The first system concerns quasi-triangular matrices. Quasi-triangular matrices are block triangular with 1-by-1 and 2-by-2 blocks on the diagonal. Quasi-triangular systems arise in the computation of eigenvectors from the real Schur form for the non-symmetric eigenvalue problem. This thesis contributes two algorithms for the eigenvector computation, which solve shifted quasi-triangular linear systems in an efficient and scalable way.
The second system addresses scaled triangular linear systems. During the solution of a triangular linear system, the entries of the solution can grow. This growth can exceed the representable range of floating-point numbers. Such an overflow can be avoided by solving a scaled triangular system. The solution is scaled prior to every operation that would otherwise result in an overflow. After scaling, the operations can be executed safely. This thesis analyzes the scalability of a recently developed tiled, robust solver for scaled triangular systems, which ensures that at no point in the computation the overflow threshold is exceeded.
The third system tackles the scaled continuous-time triangular Sylvester equation, which couples two quasi-triangular matrices. The solution process is prone to overflow. This thesis contributes a robust, tiled solver and demonstrates its practicability.

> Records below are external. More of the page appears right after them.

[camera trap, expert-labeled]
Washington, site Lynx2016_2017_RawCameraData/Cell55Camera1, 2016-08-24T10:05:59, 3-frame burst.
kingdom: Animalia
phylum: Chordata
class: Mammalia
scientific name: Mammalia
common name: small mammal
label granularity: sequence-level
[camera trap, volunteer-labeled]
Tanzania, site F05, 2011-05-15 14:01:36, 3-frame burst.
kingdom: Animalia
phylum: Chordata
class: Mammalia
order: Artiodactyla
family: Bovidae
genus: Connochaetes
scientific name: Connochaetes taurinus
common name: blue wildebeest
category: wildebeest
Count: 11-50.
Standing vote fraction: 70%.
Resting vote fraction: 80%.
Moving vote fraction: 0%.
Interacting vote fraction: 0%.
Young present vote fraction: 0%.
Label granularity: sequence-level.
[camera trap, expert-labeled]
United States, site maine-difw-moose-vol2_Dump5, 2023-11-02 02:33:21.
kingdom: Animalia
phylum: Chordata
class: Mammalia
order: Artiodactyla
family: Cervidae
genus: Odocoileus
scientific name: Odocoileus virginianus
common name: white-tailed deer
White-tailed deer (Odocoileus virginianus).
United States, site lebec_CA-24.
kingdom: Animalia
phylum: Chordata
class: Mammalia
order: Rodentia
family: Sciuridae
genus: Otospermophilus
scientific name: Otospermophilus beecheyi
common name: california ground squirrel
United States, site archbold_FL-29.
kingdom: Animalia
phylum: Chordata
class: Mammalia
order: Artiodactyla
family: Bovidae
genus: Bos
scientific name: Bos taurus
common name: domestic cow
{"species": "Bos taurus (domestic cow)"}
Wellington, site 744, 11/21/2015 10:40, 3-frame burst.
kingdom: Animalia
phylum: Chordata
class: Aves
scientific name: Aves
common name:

These three systems can be addressed with a variation of forward or backward substitution. Compared to the highly optimized and scalable implementations of standard forward and backward substitution available in HPC libraries, the existing implementations of these three systems run at a smaller fraction of the peak performance. This thesis presents techniques to improve on the performance and robustness of the implementations of the three systems.